## Dataset excerpt
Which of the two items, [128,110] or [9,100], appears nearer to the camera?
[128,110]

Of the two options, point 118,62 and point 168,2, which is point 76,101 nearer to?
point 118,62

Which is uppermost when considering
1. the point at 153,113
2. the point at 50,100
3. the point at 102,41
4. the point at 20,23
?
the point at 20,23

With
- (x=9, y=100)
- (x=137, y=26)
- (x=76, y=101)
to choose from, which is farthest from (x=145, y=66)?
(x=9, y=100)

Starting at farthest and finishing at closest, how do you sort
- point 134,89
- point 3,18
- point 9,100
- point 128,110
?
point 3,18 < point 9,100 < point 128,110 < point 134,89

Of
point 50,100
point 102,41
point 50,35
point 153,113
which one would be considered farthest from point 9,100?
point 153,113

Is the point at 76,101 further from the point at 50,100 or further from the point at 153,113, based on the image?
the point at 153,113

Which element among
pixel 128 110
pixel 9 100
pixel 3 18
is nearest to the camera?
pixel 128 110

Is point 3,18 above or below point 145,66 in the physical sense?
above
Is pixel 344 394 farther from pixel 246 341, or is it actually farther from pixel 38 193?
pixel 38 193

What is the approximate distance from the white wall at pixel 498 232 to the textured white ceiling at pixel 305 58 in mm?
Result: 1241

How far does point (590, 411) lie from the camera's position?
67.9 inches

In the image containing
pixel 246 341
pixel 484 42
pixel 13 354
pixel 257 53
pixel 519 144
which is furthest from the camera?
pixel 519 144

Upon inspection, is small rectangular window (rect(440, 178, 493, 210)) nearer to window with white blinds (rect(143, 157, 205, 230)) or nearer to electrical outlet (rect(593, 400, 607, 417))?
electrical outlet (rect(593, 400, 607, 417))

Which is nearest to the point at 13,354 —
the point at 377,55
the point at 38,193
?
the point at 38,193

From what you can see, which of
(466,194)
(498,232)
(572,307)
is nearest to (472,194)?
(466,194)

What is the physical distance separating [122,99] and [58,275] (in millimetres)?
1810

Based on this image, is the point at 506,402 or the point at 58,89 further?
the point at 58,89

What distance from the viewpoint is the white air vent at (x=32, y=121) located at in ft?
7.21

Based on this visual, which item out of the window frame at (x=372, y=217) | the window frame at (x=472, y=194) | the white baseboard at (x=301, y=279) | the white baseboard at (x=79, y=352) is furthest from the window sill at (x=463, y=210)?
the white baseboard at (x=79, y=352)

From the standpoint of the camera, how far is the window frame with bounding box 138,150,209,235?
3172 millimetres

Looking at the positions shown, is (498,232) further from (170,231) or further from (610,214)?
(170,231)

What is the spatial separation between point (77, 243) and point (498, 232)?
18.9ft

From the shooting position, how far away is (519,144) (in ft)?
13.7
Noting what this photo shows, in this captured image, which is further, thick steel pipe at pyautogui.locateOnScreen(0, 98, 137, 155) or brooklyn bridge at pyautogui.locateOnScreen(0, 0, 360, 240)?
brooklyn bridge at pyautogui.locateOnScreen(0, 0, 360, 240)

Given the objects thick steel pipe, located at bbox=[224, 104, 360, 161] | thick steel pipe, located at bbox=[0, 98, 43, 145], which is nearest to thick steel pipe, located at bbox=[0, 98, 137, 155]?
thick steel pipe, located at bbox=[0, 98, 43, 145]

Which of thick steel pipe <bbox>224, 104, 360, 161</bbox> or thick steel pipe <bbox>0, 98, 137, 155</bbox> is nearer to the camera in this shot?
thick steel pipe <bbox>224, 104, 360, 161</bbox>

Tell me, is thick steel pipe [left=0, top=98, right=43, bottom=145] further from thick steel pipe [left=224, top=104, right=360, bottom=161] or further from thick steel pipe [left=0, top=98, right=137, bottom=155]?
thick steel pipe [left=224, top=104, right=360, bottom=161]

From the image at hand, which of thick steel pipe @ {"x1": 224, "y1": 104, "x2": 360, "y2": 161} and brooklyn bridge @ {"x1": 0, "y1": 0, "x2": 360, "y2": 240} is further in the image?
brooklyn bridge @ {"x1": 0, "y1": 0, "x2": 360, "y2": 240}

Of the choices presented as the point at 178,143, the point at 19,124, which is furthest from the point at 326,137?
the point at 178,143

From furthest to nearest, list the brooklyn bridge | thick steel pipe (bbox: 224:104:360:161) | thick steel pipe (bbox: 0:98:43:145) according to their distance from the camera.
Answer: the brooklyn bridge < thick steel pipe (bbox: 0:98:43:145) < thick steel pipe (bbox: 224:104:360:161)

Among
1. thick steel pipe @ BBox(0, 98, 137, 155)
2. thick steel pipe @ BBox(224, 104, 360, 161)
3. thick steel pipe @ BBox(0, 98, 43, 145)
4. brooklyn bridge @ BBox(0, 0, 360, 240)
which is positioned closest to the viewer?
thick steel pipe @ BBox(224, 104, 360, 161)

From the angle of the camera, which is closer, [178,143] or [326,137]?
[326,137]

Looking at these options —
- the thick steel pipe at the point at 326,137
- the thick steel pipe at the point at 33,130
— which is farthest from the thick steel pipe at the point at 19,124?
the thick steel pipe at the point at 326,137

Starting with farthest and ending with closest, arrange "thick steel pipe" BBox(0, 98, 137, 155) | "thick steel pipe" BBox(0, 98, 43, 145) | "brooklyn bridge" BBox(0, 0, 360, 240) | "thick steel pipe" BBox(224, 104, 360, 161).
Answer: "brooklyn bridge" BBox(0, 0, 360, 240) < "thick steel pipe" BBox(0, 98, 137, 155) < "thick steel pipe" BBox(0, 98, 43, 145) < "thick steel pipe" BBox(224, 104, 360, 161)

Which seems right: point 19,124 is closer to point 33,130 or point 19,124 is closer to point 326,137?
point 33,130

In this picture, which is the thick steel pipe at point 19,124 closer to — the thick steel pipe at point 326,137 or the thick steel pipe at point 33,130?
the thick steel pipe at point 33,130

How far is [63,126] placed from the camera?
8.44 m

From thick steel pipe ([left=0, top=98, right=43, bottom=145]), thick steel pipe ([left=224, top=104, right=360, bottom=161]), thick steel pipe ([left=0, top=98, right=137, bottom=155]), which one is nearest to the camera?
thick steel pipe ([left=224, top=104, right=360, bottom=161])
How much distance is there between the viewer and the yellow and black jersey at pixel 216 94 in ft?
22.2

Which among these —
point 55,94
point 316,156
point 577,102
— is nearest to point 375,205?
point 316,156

## Problem description
Convert the data into a Markdown table with the columns "Row" and "Line," starting at the line that contains "How far is [63,126] placed from the camera?" and continuing through the end of the data. Number each line in the Row column, place its text in the Line column, and leave out blank lines.

## Reply to the task
| Row | Line |
|---|---|
| 1 | How far is [63,126] placed from the camera? |
| 2 | 8.44 m |
| 3 | From thick steel pipe ([left=0, top=98, right=43, bottom=145]), thick steel pipe ([left=224, top=104, right=360, bottom=161]), thick steel pipe ([left=0, top=98, right=137, bottom=155]), which one is nearest to the camera? |
| 4 | thick steel pipe ([left=224, top=104, right=360, bottom=161]) |
| 5 | How much distance is there between the viewer and the yellow and black jersey at pixel 216 94 in ft? |
| 6 | 22.2 |
| 7 | Which among these — |
| 8 | point 55,94 |
| 9 | point 316,156 |
| 10 | point 577,102 |
| 11 | — is nearest to point 375,205? |
| 12 | point 316,156 |